---------- Фрагмент текста
Ермолов — страница 57 из 136

Следующим крупным столкновением после Малоярославца был бой за город Вязьму.

Ермолов сообщал в записке, поданной Кутузову 21 декабря: «Октября 14-го дня неприятель начал свое отступление. Ваша Светлость направили меня в авангард генерала Милорадовича; по сообщении точных о неприятеле сведений изволили мне приказать дать направление авангарду, с коим по обстоятельствам сообразовывалась и армия в своем движении.

С сего времени я находился при авангарде.

21 числа октября, по воле Вашей Светлости, я был в преследовании при войсках г. графа Платова.

22-го, в деле при Вязьме, командовал я под распоряжением генерала графа Платова правым флангом, состоящим из 26-й дивизии генерал-майора Паскевича, 3 полков кавалерии и нескольких полков Донских войск. Отряд мой на штыках ворвался в город».

В воспоминаниях Алексей Петрович подробно описывает бой: «Атаман Платов поручил в распоряжение мое регулярные войска, придав им несколько казачьих полков. Неприятель упорно защищал выгодную возвышенность, умножил на ней свои силы. Я подвинул пришедшие с полковником Вадбольским кавалерийские полки, и началась канонада. Курляндский драгунский полк ударил на приближавшуюся пехоту и невзирая на картечный огонь рассеял с большим ее уроном, но полки наши не только оттеснены были, но и самой батарее было угрожаемо. В это самое время прибежали полки 26-й пехотной дивизии, восстановили порядок и неприятеля весьма успешно отразили».

Командовал всем этим Ермолов, но называет он только своих подчиненных: «В то же самое время и в ближайшую улицу из войск, порученных атаманом в мое распоряжение, генерал-майор Паскевич с 26-ю дивизиею штыками открыл себе путь по телам противоставшего неприятеля и, минуты не остановясь, перешел реку, преследуя бегущих до крайней черты города».
--------------------
[Что нужно сделать]:
• 1. Какой полк в тексте о бое за Вязьму ударил на приближавшуюся пехоту неприятеля?
• 2. Продолжите текст о бое за Вязьму, начав сразу после его последнего предложения.
---------- Строки данных
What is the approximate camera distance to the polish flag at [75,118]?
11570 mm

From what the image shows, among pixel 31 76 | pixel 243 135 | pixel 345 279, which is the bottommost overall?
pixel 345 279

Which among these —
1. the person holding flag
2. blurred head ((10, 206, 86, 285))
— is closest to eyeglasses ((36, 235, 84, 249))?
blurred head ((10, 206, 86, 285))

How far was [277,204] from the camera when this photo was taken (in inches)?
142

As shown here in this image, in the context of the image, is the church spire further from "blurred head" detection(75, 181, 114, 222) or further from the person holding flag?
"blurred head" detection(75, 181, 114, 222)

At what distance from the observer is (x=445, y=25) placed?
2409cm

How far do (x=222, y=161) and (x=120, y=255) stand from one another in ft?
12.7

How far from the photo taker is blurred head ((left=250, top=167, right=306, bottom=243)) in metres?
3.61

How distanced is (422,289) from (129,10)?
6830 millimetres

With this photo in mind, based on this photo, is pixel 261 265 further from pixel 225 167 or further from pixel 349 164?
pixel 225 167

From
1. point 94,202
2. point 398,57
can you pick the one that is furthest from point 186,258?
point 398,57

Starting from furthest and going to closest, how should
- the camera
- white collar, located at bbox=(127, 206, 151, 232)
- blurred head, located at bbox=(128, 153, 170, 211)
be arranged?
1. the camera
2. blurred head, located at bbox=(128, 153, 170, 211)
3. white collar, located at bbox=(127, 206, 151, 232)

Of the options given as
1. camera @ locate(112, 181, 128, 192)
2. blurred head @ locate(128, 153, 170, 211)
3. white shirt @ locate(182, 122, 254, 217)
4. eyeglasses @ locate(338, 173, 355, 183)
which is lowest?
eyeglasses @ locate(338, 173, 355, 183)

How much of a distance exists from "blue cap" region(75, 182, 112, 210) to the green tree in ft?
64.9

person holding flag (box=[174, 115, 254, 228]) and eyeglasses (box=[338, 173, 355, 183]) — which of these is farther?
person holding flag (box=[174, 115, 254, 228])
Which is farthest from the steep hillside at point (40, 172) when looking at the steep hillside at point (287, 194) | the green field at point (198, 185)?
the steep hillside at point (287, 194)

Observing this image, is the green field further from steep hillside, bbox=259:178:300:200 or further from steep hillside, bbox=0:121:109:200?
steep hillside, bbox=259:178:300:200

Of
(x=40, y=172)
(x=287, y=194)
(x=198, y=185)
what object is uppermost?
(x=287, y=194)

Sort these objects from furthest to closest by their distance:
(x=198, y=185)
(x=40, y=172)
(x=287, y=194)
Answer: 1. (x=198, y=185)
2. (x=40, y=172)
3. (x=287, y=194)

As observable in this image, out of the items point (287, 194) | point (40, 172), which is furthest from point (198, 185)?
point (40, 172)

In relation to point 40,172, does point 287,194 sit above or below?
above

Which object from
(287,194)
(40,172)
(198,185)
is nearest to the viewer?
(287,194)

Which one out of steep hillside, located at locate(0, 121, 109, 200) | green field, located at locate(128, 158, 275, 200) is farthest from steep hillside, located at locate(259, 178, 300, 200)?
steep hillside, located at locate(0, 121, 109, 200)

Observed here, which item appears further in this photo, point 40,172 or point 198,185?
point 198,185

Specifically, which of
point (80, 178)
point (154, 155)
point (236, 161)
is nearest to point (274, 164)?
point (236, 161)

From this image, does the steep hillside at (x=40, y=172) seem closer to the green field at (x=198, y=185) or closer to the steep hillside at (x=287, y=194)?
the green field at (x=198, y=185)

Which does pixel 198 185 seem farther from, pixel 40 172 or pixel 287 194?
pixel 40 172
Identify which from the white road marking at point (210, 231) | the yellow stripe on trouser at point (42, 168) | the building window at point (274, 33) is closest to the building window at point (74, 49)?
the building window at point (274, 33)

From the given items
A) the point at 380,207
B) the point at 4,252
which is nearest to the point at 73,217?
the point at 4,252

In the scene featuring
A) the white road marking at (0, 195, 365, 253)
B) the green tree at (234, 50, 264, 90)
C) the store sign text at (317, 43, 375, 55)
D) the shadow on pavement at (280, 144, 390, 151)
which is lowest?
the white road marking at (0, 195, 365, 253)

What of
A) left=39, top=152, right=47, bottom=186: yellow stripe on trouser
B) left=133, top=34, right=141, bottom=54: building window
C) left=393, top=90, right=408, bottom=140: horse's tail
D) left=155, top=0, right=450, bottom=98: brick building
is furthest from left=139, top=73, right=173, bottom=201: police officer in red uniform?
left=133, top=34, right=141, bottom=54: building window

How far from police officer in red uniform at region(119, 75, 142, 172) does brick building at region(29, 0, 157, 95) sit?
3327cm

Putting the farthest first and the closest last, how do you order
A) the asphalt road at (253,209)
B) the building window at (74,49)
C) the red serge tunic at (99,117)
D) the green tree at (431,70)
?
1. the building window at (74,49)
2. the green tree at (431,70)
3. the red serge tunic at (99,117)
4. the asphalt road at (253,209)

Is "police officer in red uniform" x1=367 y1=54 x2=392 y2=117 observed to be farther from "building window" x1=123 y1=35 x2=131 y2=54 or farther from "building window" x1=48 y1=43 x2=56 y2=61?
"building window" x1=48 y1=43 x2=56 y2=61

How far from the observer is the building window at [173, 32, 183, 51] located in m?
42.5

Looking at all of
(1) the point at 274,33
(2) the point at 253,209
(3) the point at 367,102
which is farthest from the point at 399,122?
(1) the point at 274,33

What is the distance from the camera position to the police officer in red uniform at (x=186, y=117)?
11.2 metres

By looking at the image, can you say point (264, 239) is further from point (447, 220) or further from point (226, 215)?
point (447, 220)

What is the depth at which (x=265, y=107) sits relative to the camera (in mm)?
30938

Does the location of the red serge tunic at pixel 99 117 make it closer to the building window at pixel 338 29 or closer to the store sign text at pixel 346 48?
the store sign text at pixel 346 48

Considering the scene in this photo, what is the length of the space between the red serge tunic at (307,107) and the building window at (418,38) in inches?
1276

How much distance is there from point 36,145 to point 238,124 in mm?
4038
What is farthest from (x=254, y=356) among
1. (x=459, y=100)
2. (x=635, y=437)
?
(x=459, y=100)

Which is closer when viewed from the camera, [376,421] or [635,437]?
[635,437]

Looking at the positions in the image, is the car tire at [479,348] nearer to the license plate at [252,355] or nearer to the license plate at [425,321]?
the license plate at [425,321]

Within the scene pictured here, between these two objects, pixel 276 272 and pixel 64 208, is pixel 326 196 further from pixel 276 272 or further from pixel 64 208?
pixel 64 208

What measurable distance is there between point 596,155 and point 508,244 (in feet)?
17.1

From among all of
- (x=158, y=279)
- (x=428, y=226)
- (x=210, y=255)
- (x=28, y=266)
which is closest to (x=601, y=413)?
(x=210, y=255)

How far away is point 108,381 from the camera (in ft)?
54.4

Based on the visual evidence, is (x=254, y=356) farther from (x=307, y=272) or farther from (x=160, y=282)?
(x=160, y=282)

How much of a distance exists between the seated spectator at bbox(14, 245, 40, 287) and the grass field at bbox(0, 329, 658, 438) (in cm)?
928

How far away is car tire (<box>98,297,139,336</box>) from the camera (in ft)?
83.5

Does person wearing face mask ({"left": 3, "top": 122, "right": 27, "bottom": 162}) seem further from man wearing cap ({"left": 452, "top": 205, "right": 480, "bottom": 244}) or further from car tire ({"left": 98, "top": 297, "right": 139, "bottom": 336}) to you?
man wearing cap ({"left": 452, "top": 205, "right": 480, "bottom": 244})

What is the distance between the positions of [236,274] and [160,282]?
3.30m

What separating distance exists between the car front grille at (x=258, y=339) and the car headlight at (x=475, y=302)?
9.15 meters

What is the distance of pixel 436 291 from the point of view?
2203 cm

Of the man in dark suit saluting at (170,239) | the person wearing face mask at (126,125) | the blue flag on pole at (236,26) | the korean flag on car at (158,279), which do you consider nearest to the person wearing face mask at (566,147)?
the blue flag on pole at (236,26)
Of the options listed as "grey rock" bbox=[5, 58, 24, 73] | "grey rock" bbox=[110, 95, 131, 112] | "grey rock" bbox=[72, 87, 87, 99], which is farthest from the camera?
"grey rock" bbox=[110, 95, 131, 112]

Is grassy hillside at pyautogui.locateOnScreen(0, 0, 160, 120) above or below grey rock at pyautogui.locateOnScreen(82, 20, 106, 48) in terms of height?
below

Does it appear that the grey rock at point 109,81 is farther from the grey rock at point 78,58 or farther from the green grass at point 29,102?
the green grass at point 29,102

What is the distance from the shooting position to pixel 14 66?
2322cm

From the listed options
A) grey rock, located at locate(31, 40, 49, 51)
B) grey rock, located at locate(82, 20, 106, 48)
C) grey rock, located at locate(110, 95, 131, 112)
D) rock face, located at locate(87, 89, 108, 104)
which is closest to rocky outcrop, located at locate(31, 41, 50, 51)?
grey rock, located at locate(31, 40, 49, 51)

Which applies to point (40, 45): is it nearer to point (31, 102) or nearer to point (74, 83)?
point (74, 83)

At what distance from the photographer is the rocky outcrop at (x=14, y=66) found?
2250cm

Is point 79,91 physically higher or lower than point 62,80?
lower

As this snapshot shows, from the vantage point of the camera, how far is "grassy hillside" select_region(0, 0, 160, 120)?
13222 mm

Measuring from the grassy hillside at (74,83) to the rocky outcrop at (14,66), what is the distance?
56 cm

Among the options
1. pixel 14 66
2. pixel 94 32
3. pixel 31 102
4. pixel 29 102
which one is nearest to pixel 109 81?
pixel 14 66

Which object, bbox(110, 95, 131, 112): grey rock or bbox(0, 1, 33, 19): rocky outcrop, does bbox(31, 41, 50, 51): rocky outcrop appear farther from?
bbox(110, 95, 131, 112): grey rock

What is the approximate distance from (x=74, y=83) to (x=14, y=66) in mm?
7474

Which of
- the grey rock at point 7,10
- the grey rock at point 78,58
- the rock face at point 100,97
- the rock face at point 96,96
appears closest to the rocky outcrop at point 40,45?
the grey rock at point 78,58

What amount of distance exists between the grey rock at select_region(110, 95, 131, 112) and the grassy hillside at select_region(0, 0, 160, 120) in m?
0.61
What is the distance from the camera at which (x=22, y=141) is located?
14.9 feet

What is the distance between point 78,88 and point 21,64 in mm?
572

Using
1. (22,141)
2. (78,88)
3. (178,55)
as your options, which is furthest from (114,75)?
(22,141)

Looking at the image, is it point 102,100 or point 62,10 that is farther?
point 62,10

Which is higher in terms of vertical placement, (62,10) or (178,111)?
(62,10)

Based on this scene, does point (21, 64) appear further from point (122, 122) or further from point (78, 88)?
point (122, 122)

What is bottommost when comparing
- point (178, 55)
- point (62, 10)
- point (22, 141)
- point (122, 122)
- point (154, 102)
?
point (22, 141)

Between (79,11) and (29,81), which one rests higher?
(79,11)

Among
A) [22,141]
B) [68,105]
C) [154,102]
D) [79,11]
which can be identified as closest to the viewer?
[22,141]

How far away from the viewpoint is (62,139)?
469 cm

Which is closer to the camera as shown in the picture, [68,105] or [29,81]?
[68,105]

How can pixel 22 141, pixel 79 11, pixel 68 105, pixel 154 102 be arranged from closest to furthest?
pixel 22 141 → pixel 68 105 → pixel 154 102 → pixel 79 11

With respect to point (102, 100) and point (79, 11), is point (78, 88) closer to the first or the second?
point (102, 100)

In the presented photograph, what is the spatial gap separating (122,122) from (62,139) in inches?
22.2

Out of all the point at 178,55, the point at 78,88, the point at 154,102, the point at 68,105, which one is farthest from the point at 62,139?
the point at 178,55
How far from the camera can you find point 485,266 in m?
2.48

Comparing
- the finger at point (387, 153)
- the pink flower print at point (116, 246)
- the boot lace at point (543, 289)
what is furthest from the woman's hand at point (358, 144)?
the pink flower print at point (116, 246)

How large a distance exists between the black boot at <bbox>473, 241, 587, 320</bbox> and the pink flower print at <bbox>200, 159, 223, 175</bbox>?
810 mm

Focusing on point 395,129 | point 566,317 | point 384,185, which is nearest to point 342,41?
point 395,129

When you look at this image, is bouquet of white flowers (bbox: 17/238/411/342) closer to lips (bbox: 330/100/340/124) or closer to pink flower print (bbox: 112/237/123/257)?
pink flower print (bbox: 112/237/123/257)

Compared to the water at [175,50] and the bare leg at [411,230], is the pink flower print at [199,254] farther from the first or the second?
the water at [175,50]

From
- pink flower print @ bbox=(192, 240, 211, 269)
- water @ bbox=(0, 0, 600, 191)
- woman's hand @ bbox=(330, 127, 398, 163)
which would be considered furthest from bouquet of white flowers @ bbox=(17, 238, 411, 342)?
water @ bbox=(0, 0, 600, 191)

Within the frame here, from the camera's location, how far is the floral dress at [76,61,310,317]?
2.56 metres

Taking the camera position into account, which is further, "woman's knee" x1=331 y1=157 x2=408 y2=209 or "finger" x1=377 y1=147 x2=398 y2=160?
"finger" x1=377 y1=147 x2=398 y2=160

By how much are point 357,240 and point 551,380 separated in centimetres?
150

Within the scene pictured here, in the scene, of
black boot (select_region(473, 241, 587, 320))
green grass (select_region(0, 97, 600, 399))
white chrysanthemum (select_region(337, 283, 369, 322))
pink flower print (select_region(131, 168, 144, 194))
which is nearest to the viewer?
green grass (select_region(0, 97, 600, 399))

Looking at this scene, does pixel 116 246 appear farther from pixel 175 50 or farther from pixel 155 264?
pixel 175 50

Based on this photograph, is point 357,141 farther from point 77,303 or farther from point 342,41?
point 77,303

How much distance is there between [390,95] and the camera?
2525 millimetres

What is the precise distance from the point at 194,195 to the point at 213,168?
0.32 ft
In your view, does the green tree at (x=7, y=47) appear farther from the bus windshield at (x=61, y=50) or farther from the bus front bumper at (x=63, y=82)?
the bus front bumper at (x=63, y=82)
--------------------
[Ответы к заданиям]:
• 1. Курляндский драгунский полк.

• 2.
Бой под Вязьмой в очередной раз обострил противоречия между Кутузовым и его генералитетом.

Норов вспоминает: «Неприятель, по соединении четырех своих корпусов, начал отступление. Ней прикрывал оное, упорно обороняясь в Вязьме; но наша пехота под начальством Чоголкова и Паскевича ворвалась в город, поражая неприятеля штыками, и сквозь пламя, пожирающее дома, кидалась за бегущим неприятелем, который потерял множество пушек, несколько орлов и одного генерала. Улицы Вязьмы были покрыты его трупами. Сей день бесспорно увенчал новою славою наши войска, но распоряжения ошибочны».

Последняя фраза относится к Кутузову.

«В то время, когда три неприятельских корпуса, утомленные походом и изнурением, выстраивались перед Вязьмою <…> когда один из неприятельских корпусов мог быть совершенно истреблен, ибо был уже отрезан от прочих, — Кутузов с главною армиею подвигался медленно от села Силенки, останавливаясь на каждом шагу… Кто поверит, что в тот час, когда жаркий бой кипел в Вязьме, когда Даву и весь его корпус должны были погибнуть, главная наша армия в двенадцати верстах от города стояла на бивуаках!»

И снова тот же парадокс: «Еммануель, Платов, Васильчиков, Чоголков и Паскевич действовали отлично». И ни слова о Ермолове. (Как, впрочем, не упоминается он и в Журнале военных действий.)

Дело не в какой-либо неприязни Норова к Алексею Петровичу — он относился к нему с глубоким почтением. Но опять-таки начальник Главного штаба, командовавший войсками в бою, казался фигурой случайной и временной и потому выпадал из памяти.

Левенштерн, офицер штаба, писал: «Кутузов упорно держался своей системы действий и шел параллельно с неприятелем. Он не хотел рисковать и предпочел подвергнуться порицанию всей армии».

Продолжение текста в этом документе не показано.